# [request] a way for windows to show apk's icons



## deadseth (Apr 30, 2012)

to whom it may concern,

if i posted this or forgot some "rule" my apologies first off.
if not or still able to get sum help then ill continue..

on a windows box (xp,vista,seven,whatever) is there a way to have it handle the .apk or whatever so that it can display the apk's actual icon instead of a icon of whatever program that it is associated with?

if this makes no sense then say so, otherwise plz help n shit 

thanks in advance...

@deadseth
"i die alot"


----------



## yarly (Jun 22, 2011)

Why do you have so many APK files on your PC that you would care if they have a proper icon or not?


----------



## Mustang302LX (Jun 28, 2011)

yarly said:


> Why do you have so many APK files on your PC that you would care if they have a proper icon or not?

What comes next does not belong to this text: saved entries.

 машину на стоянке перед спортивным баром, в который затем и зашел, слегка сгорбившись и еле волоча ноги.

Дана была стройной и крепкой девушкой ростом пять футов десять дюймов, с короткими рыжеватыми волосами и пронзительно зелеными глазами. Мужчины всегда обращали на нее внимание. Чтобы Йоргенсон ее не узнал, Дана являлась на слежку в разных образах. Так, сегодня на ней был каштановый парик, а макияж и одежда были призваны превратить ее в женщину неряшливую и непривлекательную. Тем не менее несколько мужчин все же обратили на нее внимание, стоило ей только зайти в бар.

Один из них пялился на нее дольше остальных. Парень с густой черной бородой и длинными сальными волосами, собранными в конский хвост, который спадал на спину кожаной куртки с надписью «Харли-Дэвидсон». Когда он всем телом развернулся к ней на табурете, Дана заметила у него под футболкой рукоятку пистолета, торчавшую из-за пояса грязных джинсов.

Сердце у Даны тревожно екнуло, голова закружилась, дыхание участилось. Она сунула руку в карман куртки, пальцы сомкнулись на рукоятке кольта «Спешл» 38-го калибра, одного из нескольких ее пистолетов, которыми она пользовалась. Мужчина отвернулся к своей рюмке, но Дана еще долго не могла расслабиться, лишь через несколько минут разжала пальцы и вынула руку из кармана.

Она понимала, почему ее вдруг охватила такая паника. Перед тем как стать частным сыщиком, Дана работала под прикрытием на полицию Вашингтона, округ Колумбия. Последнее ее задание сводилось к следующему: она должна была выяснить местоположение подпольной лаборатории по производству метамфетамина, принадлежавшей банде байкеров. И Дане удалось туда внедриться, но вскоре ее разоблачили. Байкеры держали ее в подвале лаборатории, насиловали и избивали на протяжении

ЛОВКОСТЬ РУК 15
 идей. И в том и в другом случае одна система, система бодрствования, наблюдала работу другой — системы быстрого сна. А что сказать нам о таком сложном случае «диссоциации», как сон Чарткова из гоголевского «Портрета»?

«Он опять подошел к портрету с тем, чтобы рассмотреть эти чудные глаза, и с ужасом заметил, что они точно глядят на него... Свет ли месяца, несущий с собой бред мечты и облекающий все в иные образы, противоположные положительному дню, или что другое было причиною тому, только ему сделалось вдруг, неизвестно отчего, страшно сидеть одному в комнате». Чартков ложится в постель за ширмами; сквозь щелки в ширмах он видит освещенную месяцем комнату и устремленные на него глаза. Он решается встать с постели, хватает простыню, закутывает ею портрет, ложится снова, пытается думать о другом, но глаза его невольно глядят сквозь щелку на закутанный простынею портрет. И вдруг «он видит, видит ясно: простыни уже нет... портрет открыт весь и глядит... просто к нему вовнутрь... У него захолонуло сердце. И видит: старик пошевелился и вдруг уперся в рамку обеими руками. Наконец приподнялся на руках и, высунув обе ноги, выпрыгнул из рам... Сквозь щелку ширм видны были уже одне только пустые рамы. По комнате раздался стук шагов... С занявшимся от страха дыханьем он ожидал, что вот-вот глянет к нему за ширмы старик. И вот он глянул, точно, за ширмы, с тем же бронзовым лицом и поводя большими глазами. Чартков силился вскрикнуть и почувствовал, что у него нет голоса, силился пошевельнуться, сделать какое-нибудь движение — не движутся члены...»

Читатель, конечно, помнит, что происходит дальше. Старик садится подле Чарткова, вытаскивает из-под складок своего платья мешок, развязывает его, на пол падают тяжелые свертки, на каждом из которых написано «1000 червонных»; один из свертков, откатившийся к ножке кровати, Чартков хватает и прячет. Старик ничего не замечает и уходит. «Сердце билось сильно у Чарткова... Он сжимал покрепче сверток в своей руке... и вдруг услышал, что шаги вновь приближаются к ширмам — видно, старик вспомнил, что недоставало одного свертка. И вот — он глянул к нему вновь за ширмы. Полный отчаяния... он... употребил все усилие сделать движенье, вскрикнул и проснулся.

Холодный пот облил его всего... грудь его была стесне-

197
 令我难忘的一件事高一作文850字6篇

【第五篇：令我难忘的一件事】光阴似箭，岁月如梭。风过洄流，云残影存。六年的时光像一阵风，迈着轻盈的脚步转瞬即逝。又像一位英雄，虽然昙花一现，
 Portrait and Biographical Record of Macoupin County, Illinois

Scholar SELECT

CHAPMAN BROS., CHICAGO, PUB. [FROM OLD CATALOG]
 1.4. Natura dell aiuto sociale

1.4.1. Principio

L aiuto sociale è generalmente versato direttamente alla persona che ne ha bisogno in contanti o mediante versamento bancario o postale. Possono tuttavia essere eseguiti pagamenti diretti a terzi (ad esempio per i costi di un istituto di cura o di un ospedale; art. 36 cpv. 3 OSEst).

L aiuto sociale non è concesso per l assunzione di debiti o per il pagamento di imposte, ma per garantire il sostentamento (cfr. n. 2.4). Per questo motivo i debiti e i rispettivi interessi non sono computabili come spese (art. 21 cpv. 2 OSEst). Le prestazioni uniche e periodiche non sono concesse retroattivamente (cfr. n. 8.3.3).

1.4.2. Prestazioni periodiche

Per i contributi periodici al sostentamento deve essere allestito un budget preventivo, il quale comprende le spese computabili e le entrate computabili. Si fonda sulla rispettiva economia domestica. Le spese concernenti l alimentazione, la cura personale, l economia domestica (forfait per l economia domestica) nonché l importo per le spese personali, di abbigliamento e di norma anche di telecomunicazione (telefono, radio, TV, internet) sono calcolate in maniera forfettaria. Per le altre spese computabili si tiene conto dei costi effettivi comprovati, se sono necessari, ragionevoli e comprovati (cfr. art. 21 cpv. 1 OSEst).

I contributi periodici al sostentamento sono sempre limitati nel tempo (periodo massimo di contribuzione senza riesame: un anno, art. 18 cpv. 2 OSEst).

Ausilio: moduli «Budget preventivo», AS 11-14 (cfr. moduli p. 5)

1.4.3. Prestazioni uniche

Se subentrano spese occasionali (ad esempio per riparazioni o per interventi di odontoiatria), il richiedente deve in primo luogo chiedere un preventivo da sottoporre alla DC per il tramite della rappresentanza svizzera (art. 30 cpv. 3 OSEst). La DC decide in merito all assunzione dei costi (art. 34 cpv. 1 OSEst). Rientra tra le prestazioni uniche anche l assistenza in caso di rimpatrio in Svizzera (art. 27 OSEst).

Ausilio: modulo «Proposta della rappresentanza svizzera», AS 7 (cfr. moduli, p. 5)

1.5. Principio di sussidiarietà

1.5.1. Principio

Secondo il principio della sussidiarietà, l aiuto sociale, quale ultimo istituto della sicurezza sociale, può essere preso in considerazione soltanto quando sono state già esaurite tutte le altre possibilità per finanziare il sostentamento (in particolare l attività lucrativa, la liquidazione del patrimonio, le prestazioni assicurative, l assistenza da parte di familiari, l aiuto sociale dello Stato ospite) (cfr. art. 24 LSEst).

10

Good question. I'm wondering the same.


----------



## jellybellys (Apr 3, 2012)

I have no idea how well it works because I don't use windows, but a few minutes on Google got me this:
http://code.google.com/p/apkshellext/


----------



## deadseth (Apr 30, 2012)

tried that. it doesnt handle it very well actually
but good lookin out.

i also scoured google in hopes of some sort of answer.
altho i may have not used the proper terms for google's sensitive ass.
but um... good lookin tho


----------